#### Extrait du document

══════════════════════════════

Nous en arrivons maintenant à l’étude scientifique de la signification d’une phrase. C’est le domaine de la sémantique, qui tente de décrire les mécanismes utilisés dans la création de signification. Si la phonologie et la syntaxe utilisent des outils relativement consensuels, la sémantique est loin de faire l’unanimité. Les raisons sont que d’une part, elle développe une grande diversité d’approches, et d’autre part que la signification se construit à plusieurs niveaux : de celui des mots à celui des phrases, mais également par le rapport qu’entretiennent les phrases avec les informations du contexte, notamment celles provenant du discours dans lequel elles s’inscrivent. Finalement, le sens provient de la mise en relation de la phrase et du contexte, notamment de la situation dans laquelle le propos est tenu. Ce dernier point sort toutefois du domaine d’étude de la sémantique pour entrer dans celui de la pragmatique, qui sera développé dans le prochain article.
Comme nous l’avons fait en phonologie en parlant du phonème – unité minimale de son d’une langue – il est nécessaire de définir en sémantique l’unité minimale de signification. Cette unité s’appelle le morphème. Il indique la partie la plus petite d’un mot qui est porteuse de signification. Prenons le mot « tables« . Nous avons deux morphèmes, découpés comme suit : table -s. Le premier morphème, table, indique à quel signe linguistique se réfère le terme, et le second morphème -s indique le nombre, dans ce cas le pluriel. La linguistique distingue les morphpmes relevant du vocabulaire (ou du lexique) des morphèmes relevant de la grammaire. Les premiers sont appelés morphèmes lexicaux, ou lexèmes et les seconds morphèmes grammaticaux.
Ainsi le mot « lecteurs » peut se découper en lect -eur -s. Lect est le lexème, -eur est le morphème grammatical indiquant le substantif masculin, -s est le morphème grammatical marquant le pluriel. Les mots partageant le même lexème sont usuellement appelés « mots de la même famille » (sale, saleté, salir, salement,… partagent le lexème sal-). Précisons que si les lexèmes peuvent être en nombre infini (groupe ouvert), les morphèmes sont en nombre limité (groupe fermé), découlant des fonctions grammaticales propres à la langue étudiée.
Maintenant que nous avons vu comment les bases de signification se combinent en mots, observons comment distinguerces derniers les uns par rapport aux autres.
Un des outils employés pour étudier les rapports entre les mots est l’analyse structurale (ou componentielle). Derrière ce terme obscur se cache en réalité une démarche relativement simple. Il s’agit de donner des caractéristiques spécifiques à un mot et de le comparer avec ses voisins sémantiques. Prenons comme illustration les termes rivière, fleuve, torrent, et traçons leur analyse structurale.

══════════════════════════════

#### Extraits d’une collection d’enregistrements

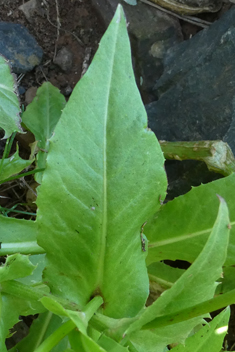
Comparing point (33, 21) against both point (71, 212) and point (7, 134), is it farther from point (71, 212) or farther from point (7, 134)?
point (71, 212)

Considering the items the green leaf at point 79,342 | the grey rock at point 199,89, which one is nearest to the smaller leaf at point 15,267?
the green leaf at point 79,342

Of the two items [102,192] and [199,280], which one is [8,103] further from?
[199,280]

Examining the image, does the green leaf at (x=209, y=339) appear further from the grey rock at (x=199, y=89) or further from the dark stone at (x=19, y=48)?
the dark stone at (x=19, y=48)

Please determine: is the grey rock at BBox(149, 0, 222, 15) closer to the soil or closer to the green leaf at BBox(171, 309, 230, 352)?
the soil

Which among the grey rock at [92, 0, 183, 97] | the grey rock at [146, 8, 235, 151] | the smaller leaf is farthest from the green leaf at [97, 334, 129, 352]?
the grey rock at [92, 0, 183, 97]

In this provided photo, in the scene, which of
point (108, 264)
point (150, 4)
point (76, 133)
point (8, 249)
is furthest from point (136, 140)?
point (150, 4)

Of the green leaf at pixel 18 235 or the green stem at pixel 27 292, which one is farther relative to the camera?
Result: the green leaf at pixel 18 235
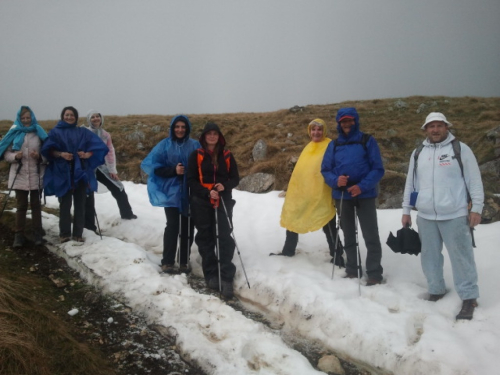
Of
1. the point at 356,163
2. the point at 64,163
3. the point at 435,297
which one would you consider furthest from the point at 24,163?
the point at 435,297

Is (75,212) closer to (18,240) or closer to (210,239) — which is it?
(18,240)

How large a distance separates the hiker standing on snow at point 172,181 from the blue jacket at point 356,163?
2.67 m

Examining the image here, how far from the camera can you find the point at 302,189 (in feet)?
21.2

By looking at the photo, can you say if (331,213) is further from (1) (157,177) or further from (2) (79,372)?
(2) (79,372)

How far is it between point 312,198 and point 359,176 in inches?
39.8

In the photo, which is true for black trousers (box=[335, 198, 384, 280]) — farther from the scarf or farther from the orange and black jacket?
the scarf

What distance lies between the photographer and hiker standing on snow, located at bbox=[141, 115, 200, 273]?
6.38 meters

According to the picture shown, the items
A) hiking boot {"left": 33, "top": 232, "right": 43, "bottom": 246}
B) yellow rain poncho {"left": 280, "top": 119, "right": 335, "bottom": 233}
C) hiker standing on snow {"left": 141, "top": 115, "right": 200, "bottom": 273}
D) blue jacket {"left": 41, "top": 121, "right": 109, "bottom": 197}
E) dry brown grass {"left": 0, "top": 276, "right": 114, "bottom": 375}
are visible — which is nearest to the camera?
dry brown grass {"left": 0, "top": 276, "right": 114, "bottom": 375}

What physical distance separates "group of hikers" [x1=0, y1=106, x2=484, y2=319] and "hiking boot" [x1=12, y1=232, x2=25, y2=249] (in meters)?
0.02

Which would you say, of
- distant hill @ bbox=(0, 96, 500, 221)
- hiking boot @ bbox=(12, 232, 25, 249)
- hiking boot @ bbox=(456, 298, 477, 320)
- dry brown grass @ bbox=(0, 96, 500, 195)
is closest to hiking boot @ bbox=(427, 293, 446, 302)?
hiking boot @ bbox=(456, 298, 477, 320)

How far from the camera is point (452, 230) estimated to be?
15.3 feet

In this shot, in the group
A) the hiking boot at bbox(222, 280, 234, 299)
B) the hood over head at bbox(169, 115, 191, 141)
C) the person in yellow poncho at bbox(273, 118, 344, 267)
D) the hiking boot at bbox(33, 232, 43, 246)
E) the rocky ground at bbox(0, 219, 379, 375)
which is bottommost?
the rocky ground at bbox(0, 219, 379, 375)

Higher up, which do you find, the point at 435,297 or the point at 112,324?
the point at 435,297

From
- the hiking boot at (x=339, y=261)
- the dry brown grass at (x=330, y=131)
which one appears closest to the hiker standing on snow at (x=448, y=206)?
the hiking boot at (x=339, y=261)
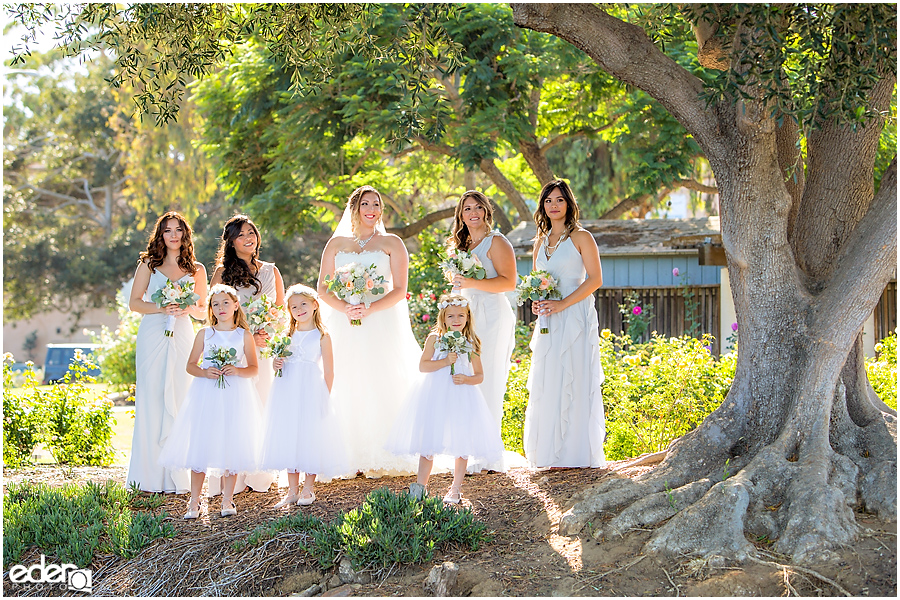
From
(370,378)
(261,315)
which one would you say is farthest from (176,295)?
(370,378)

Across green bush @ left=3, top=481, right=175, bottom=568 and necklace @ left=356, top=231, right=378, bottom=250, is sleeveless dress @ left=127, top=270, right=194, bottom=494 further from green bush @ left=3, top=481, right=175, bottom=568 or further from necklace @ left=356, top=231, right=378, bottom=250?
necklace @ left=356, top=231, right=378, bottom=250

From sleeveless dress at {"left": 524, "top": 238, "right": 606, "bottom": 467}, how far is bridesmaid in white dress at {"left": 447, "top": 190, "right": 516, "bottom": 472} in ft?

══════════════════════════════

#### Travail demandé
[a] Relevez chaque ligne du listing qui contient le mot « closer », en respectant la casse.
[b] Prolongez le texte sur la sémantique à partir de l’endroit où il s’arrête.

#### Réponses par consigne
[a]
Please determine: is the grey rock at BBox(149, 0, 222, 15) closer to the soil or closer to the green leaf at BBox(171, 309, 230, 352)?
Is (75,212) closer to (18,240) or closer to (210,239) — which is it?

[b]
L’analyse structurale consiste comme on le voit à donner des caractéristiques permettant de distinguer les mots entre eux. Ces caractéristiques sont appelées traits sémantiques. Cette notion constitue un premier pas important pour comprendre comment fonctionnent certaines figures de style comme la métaphore, l’allégorie ou la métonymie. L’analyse componentielle vient directement de la linguistique structuraliste, qui considère pour la première fois le langage non plus comme une liste presque infinie de mots ayant chacun sa signification propre, mais plutôt comme un réseau, un maillage, constitué de signes qui se définissent par opposition aux signes proche dans leur signification, c’est-à-dire partageant avec leurs voisins un certain nombre de traits sémantiques.
Nous n’allons pas passer en revue toutes les méthode d’analyse sémantique, mais présentons-en encore une, celle des relations sémantiques.
Outre les traits en commun entre différents mots, il existe entre eux des liens sémantiques permettant de les ordonner. Prenons l’exemple du mot pomme et du mot fruit. Ces deux termes entretiennent un lien sémantique, dans le sens ou une pomme entre dans la catégorie des fruits. On dit que la pomme est l’hyponyme du fruit, et à l’inverse que le fruit est l’hyperonyme de pomme. Cette relation est appelée hyponymie. Ces liens sémantiques sont importants pour décrire les synonymes, les antonymes, …
Considérons maintenant la phrase entière. Je présente ici la vision structuraliste de la relation entre syntaxe et sémantique. Il en existe bien-sûr d’autres, qui seront présentées dans d’autres articles.
La création d’une phrase se construit selon deux modes, ou axes. Le premier axe est celui de la sélection, le second est celui de la combinaison. En effet, avant de prononcer la phrase « cette voiture est vieille », les deux mécanismes mentionnés sont intervenus. Le premier axe, celui de la sélection, demande de définir de quoi nous parlons. Est-ce une voiture, un bagnole, une auto, une caisse, … Est-elle vieille, usée, démodée, désuète, … Nous devons donc choisir parmi un certain nombre de mots partageant des traits sémantiques lequel correspond le mieux à la situation. Cet axe est appelé axe paradigmatique.
Il faut ensuite organiser les mots dans un ordre approprié, relevant de la syntaxe. Cet axe est appelé axe syntagmatique.
En d’autres termes, l’axe paradigmatique est l’axe par lequel nous pouvons choisir un mot plutôt qu’un autre, et l’axe syntagmatique celui par lequel nous choisissons dans quel ordre les mots se présenterons dans la phrase. Nous pouvons dire que l’axe paradigmatique est vertical, et l’axe syntagmatique horizontal. Si nous étions en géométrie euclidienne, nous parlerions d’abscisse et d’ordonnée.